Сим образом препровождал я жизнь в доме у моего дяди и столь порядочно, что не помню, чтоб я однажды сделал какую шалость и подал повод дяде моему бранить меня за то. Словом, весь дом был мною доволен, и все любили меня и хвалили.
Но теперь время рассказать мне вам и о доме г. Маслова и о том, как я учился в оном. Отстоял он от нас, как выше упомянуто, неблизко, ибо находился неподалеку от церкви Сергия-чудотворца и за Литейным двором, и ходить мне было в оный нарочито далеко, однако, по ребячеству своему, я скоро к тому привык: иногда хаживал я туда один, а иногда провожал меня дядька, и путь сей, а особливо в летнее время, был мне очень приятен, нередко и сокращал я оный, купив на дороге себе изюма и лакомясь им по ягодке. Лавочник, сидящий на дороге в лавочке, уже так к тому привык, что отвешивал обыкновенно мои четверть фунта заблаговременно и меня только завидев: изюм был тогда в Петербурге очень дешев, и на порцию мою в день исходило только три денежки, ибо фунт продавался по 6 копеек.
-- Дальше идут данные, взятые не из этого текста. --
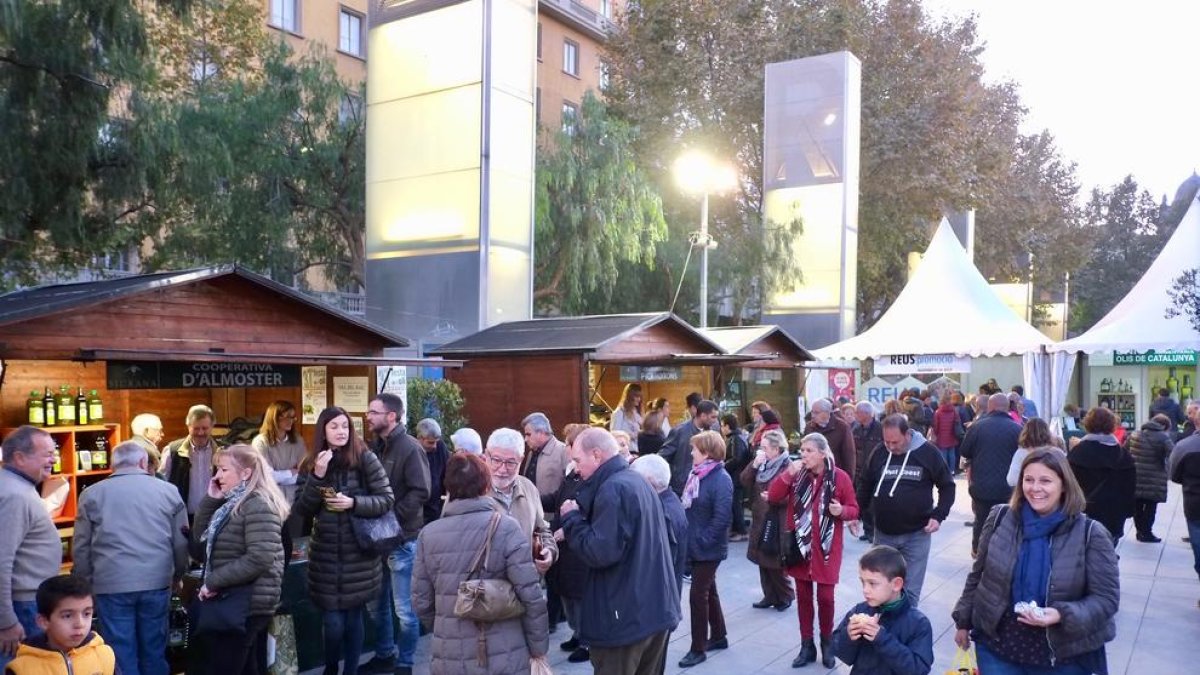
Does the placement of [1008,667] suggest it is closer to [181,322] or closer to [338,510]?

Дом у господина Маслова был хотя превеликий, но как он имел четырех сыновей, из коих старший, по имени Михаил, был уже капитаном, а средний, по имени Степан, гвардии сержантом, и оба они были большие, то целая половина дома содержала в себе комнаты, в которых жили его дети, так что нам с обоими его младшими детьми, Иваном и Андреем, не оставалось во всей сей половине места для учения, и мы принуждены были учиться у самого генерала в предспальне. Оба мои товарищи были несколько меня постарее, и оба были очень резвы и к учению тупы, а особливо меньшой самый. Что ж касается до другого, то был он хотя пылкого и горячего темперамента и малый весьма ветреный и бойкий, но к учению был также неприлежен. С обоими ими свел я скоро дружбу и знакомство. Для нас поставлялся обыкновенно ломберный столик посреди предспальни, и тут должны мы были сидеть и учиться, наблюдая возможнейшую тишину и благопристойность.
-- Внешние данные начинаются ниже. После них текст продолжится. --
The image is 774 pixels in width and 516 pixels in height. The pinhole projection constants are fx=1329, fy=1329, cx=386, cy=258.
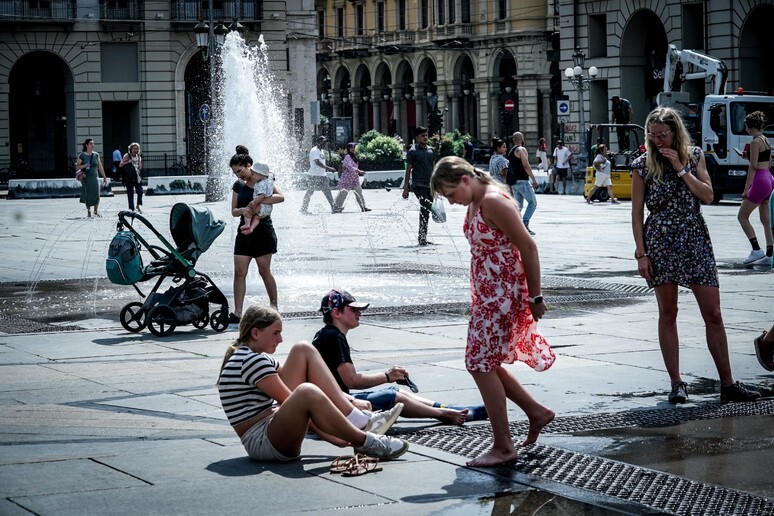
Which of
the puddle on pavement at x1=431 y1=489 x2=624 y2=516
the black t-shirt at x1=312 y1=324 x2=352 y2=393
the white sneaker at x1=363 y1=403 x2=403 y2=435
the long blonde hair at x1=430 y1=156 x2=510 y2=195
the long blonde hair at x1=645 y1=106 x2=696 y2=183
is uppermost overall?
the long blonde hair at x1=645 y1=106 x2=696 y2=183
Что принадлежит до учителя нашего, то был он родом француз и человек еще очень нестарый. Звали его г. Лапис, и наивеличайший недостаток его состоял в том, что он не умел ни одного слова по-русски, а столь же малое понятие имел он и о немецком языке. Сие обстоятельство причиною тому было, что и в сей раз немецкий мой язык принужден был спать, и я чем далее, тем более позабывал оный. Но тогдашнее учение мое и французскому языку было самое бедное и весьма-весьма недостаточное. Великое счастие было еще то, что я сколько-нибудь умел уже по-французски, а то истинно не знаю, как бы он стал меня учить, не умея по-русски ничего растолковать и разъяснить. Не понимаю я и поныне, как таковые учителя учат детей в домах многих господ, а особливо сначала и покуда ученики ничего еще не знают. Господин Лапис был хотя и ученый человек, что можно было заключать по беспрестанному его читанию французских книг, но и тот не знал, что ему с нами делать и как учить. Он мучил нас только списыванием статей из большого французского словаря, изданного французскою академиею и в котором находились только о каждом французском слове изъяснения и толкования на французском же языке: следовательно, были на большую часть нам невразумительны. Сии статьи, и по большей части такие, до которых нам ни малейшей не было нужды, должны мы были списывать, а потом вытверживать наизусть без наималейшей для нас пользы. Тогда принуждены мы были повиноваться воле учителя нашего и все то делать, что он приказывал, но ныне надседаюсь я со смеха, вспомнив сей род учения, и как бездельники-французы не учат, а мучат наших детей сущими пустяками и безделицами, стремясь чем-нибудь да провесть время.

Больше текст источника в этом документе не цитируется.